— CONSIGNA 1 —
Resume en menos palabras el párrafo del texto que empieza con "Lía Méndez, referente del Partido Humanista" y conserva sus datos principales.
— CONSIGNA 2 —
Transcribe del texto, sin ningún cambio, el tramo que va desde "Las demandas inaudibles" hasta "y padecen hambre.".

— TEXTO PROPORCIONADO —
******
Las demandas inaudibles o simplemente no escuchadas
El Fondo de las Naciones Unidas para la Infancia, UNICEF (su sigla en inglés), dio a conocer un relevamiento reciente del cual resulta que más de un 1.500.000 de niñas y niños se van a dormir sin cenar en la Argentina. En un país que, como se jactan las representaciones patronales rurales, posee capacidad de producir lo suficiente para alimentar a 500 millones de personas, pero que no le garantiza ni provee alimentos -a menos del 4% de esa cifra- de quienes que habitan nuestro suelo y padecen hambre.
Lía Méndez, referente del Partido Humanista de Argentina, con motivo del Informe de UNICEF señalaba: “Claramente ni la niñez ni la violencia están en agenda. Vemos a diario desfilar ante nuestros ojos: niños hambreados, desprotegidos, violentados en su esencialidad; despojados del más básico derecho a la subsistencia. Sin embargo, a pesar de la estadística la violencia contra las infancias no se registra, la sociedad no la registra. No se involucra exigiendo respuesta a este gravísimo problema social. Es prioritario exigir el cumplimiento de la ley garantizando el acceso a todos los derechos de niños, niñas y adolescentes. Si la política no lo hace que la sociedad ponga en agenda reducir la brecha de desigualdad social.”
******
— DATOS PROPORCIONADOS —
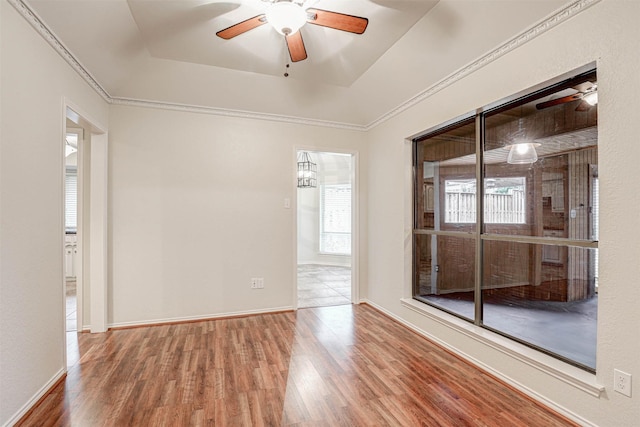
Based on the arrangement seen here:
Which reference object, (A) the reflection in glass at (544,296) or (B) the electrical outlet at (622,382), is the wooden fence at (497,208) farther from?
(B) the electrical outlet at (622,382)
******
— RESOLUCIÓN PASO A PASO 1 —
Lía Méndez, referente del Partido Humanista de Argentina, comentó el Informe de UNICEF afirmando que ni la niñez ni la violencia están en agenda. Dijo que a diario se ven niños hambreados, desprotegidos y violentados, privados del derecho básico a la subsistencia. Señaló que, pese a las estadísticas, la sociedad no registra la violencia contra las infancias ni exige respuesta a este problema. Sostuvo que es prioritario exigir el cumplimiento de la ley para garantizar el acceso a todos los derechos de niños, niñas y adolescentes. También planteó que, si la política no lo hace, la sociedad debe poner en agenda la reducción de la brecha de desigualdad social.

— RESOLUCIÓN PASO A PASO 2 —
Las demandas inaudibles o simplemente no escuchadas
El Fondo de las Naciones Unidas para la Infancia, UNICEF (su sigla en inglés), dio a conocer un relevamiento reciente del cual resulta que más de un 1.500.000 de niñas y niños se van a dormir sin cenar en la Argentina. En un país que, como se jactan las representaciones patronales rurales, posee capacidad de producir lo suficiente para alimentar a 500 millones de personas, pero que no le garantiza ni provee alimentos -a menos del 4% de esa cifra- de quienes que habitan nuestro suelo y padecen hambre.